Work to complete.
- 1) Check each statement against the retrieval method page. Answer yes or no, and quote the exact words of the page that settle it.
(a) The text embedding model is set up with 'text-embedding-ada-002'.
(b) The note says that, to keep things simple, the focus is on audio and video.
(c) CLIP is given as an example of a multimodal embedding model for image data.
- 2) Write out the stretch of the retrieval method page from "from sentence_transformers import" through "ddl_schemas = read_text_file('ddl_schemas.txt')" again, swapping "read_text_file" for "load_text_file".

Page excerpt.
--------

Home > Workload Solutions > Data Analytics > White Papers > Multimodal RAG Chatbot Powered by Dell Data Lakehouse > 2. Retrieval Method
The objective is to embed tabular data, SQL queries and dataset documentation from DDAE and other type of data like images, audio, video, and text into a unified vector space to enable simultaneous vector searches across all media types.
Note: For simplicity purpose we focus on DDL Schema, historical SQL queries and sample images from data types to chunk
For retrieval method we will be using a multimodal embedding model to convert both text and images into a unified vector space. This approach ensures seamless retrieval of relevant data, enabling the chatbot to provide accurate and contextually rich responses. By embedding structured data, such as DDL schemas, historical SQL queries, federated ETL queries, BI report logic, and dataset documentation, alongside unstructured data like images, we create a cohesive vector representation that facilitates efficient and simultaneous vector searches across all modalities. This method optimizes data accessibility and enhances the system's ability to integrate diverse information sources, addressing the limitations of LLMs by supplementing them with up-to-date and contextually relevant data.
First, process the text data from various sources files and convert them into embeddings using a text embedding model.
from sentence_transformers import SentenceTransformer
# Initialize the text embedding model
text_embedding_model = SentenceTransformer('text-embedding-ada-002')
# Function to read text from a file
def read_text_file(file_path):
with open(file_path, 'r') as file:
return file.read()
# Load structured text data from files
sql_queries = read_text_file('sql_queries.txt')
dataset_documentation = read_text_file('dataset_documentation.txt')
bi_report_queries = read_text_file('bi_report_queries.txt')
ddl_schemas = read_text_file('ddl_schemas.txt')
etl_queries = read_text_file('etl_queries.txt')
# Combine all structured text data into a single document
combined_text_data = "\n".join([
sql_queries,
dataset_documentation,
bi_report_queries,
ddl_schemas,
etl_queries
])
# Generate embeddings for the combined text data
text_embeddings = text_embedding_model.encode(combined_text_data)
# Output the text embeddings
print("Text Embeddings:", text_embeddings)
Next, we process image data and generate embeddings using a multimodal embedding model like CLIP, which can handle both text and image inputs.

--------

Excerpted data.
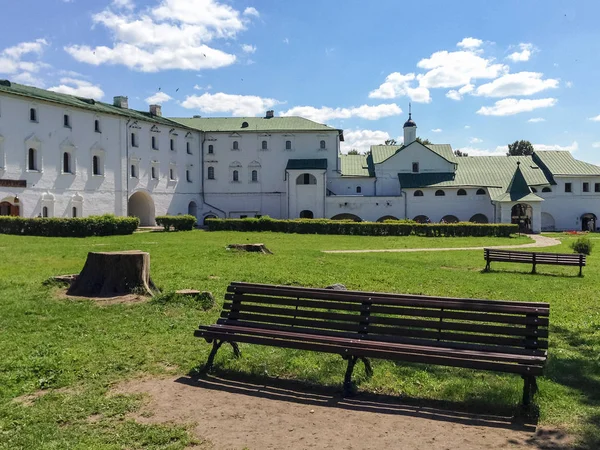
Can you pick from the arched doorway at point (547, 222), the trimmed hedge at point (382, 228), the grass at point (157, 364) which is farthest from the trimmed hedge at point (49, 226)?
the arched doorway at point (547, 222)

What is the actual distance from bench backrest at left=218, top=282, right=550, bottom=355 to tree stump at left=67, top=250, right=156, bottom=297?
363cm

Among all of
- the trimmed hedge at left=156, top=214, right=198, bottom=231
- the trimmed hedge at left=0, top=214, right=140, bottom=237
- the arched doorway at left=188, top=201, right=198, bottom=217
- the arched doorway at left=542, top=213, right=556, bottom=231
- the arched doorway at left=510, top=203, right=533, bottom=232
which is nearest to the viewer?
the trimmed hedge at left=0, top=214, right=140, bottom=237

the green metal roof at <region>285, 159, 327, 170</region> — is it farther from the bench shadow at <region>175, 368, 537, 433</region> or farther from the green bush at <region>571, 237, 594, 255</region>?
the bench shadow at <region>175, 368, 537, 433</region>

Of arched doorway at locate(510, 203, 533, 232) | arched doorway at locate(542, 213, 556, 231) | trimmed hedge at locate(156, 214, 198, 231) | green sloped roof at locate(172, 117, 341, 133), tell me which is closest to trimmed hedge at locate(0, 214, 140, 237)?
trimmed hedge at locate(156, 214, 198, 231)

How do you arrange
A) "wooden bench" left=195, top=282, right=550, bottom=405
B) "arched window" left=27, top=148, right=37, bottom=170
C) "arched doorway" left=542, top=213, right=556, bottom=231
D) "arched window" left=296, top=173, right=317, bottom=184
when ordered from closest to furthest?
"wooden bench" left=195, top=282, right=550, bottom=405 < "arched window" left=27, top=148, right=37, bottom=170 < "arched window" left=296, top=173, right=317, bottom=184 < "arched doorway" left=542, top=213, right=556, bottom=231

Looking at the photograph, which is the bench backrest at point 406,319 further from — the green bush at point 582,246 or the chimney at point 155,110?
the chimney at point 155,110

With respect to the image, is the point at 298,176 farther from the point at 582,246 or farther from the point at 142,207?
the point at 582,246

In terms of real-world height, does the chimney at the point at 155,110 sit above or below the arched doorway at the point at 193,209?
above

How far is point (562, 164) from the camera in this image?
1998 inches

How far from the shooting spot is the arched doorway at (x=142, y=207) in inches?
1753

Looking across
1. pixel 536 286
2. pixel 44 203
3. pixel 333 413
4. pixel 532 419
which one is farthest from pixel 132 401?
pixel 44 203

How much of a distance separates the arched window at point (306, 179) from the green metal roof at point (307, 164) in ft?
2.19

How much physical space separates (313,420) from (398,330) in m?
1.46

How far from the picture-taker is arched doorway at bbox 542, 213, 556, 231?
49.6 m
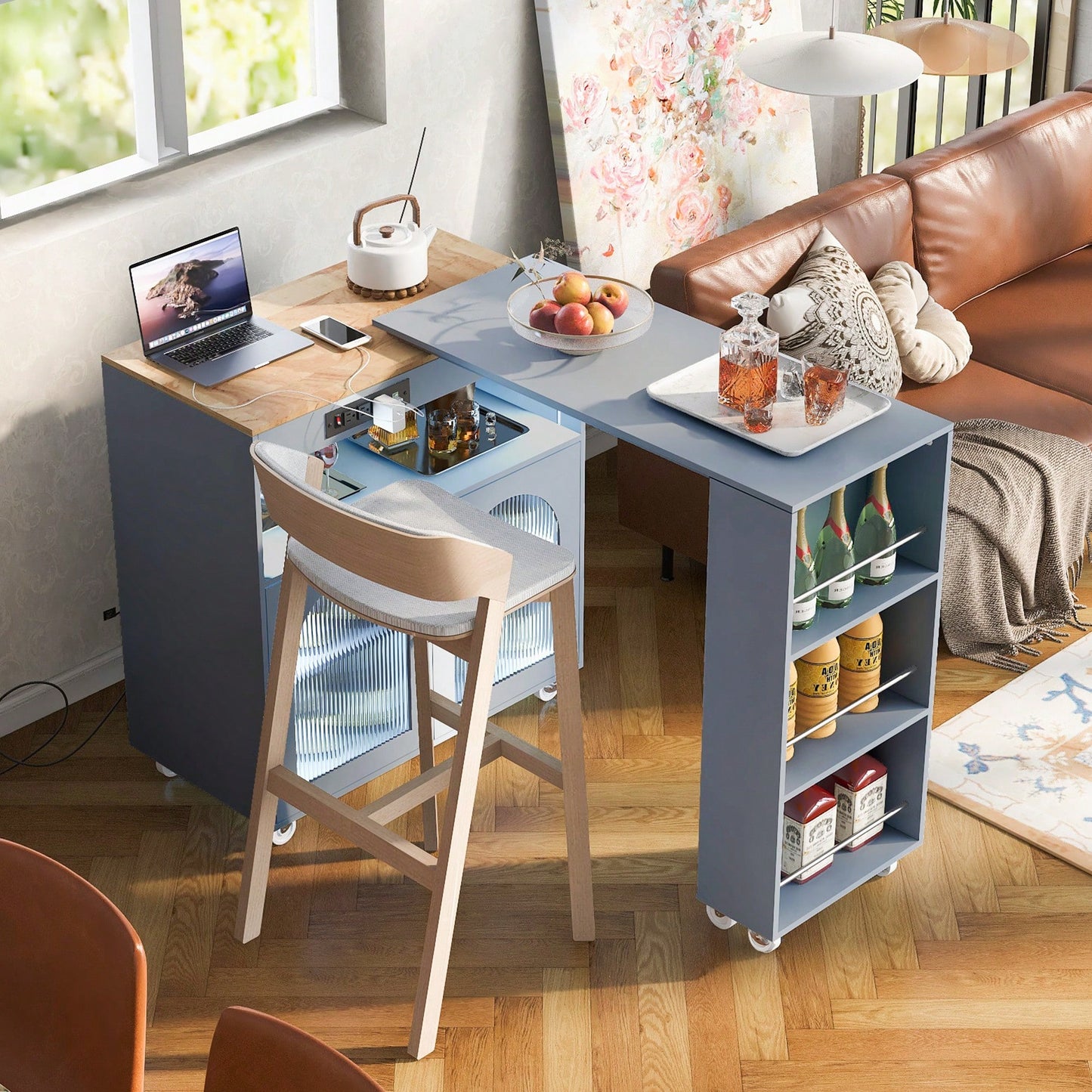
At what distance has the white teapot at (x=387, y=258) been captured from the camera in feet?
10.6

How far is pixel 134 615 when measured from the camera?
331 centimetres

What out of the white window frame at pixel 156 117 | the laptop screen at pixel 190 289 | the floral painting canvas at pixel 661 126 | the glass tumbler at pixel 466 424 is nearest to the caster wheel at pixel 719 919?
the glass tumbler at pixel 466 424

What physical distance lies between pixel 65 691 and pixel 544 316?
1493 mm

--------

Answers to the exercise.
- 1)
(a) Yes: "text_embedding_model = SentenceTransformer('text-embedding-ada-002')"
(b) No: "For simplicity purpose we focus on DDL Schema, historical SQL queries and sample images from data types to chunk"
(c) Yes: "a multimodal embedding model like CLIP, which can handle both text and image inputs"

- 2)
from sentence_transformers import SentenceTransformer
# Initialize the text embedding model
text_embedding_model = SentenceTransformer('text-embedding-ada-002')
# Function to read text from a file
def load_text_file(file_path):
with open(file_path, 'r') as file:
return file.read()
# Load structured text data from files
sql_queries = load_text_file('sql_queries.txt')
dataset_documentation = load_text_file('dataset_documentation.txt')
bi_report_queries = load_text_file('bi_report_queries.txt')
ddl_schemas = load_text_file('ddl_schemas.txt')